Saved data entries:
-=-=-=-=-
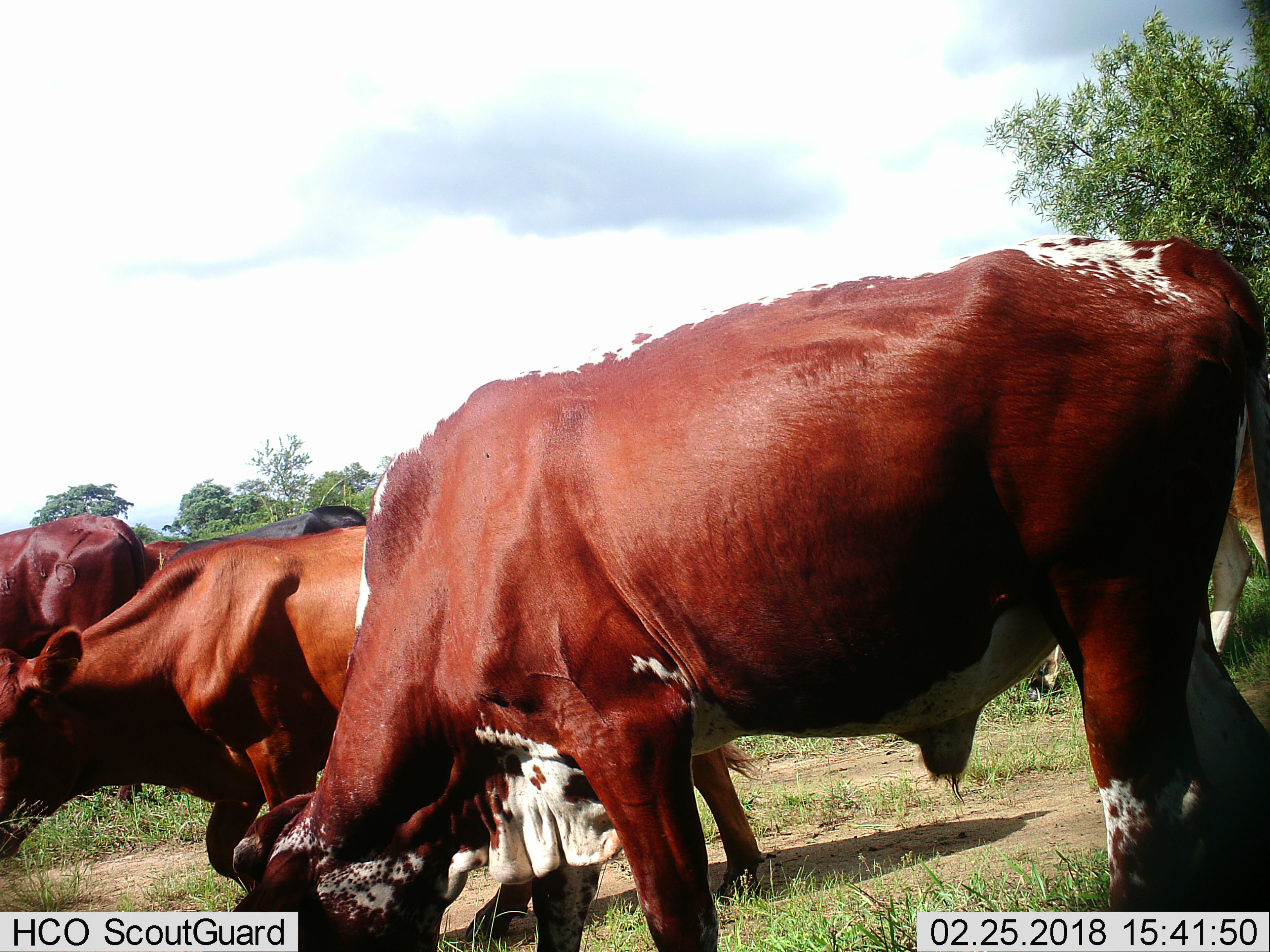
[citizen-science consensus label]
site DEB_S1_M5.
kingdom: Animalia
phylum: Chordata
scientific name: Vertebrata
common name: domestic animal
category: domesticanimal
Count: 6.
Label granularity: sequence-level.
-=-=-=-=-
## [WORK REQUIRED]
Images stay out; the entries above are to be printed exactly.

## [EXERCISE ANSWER]
[citizen-science consensus label]
site DEB_S1_M5.
kingdom: Animalia
phylum: Chordata
scientific name: Vertebrata
common name: domestic animal
category: domesticanimal
Count: 6.
Label granularity: sequence-level.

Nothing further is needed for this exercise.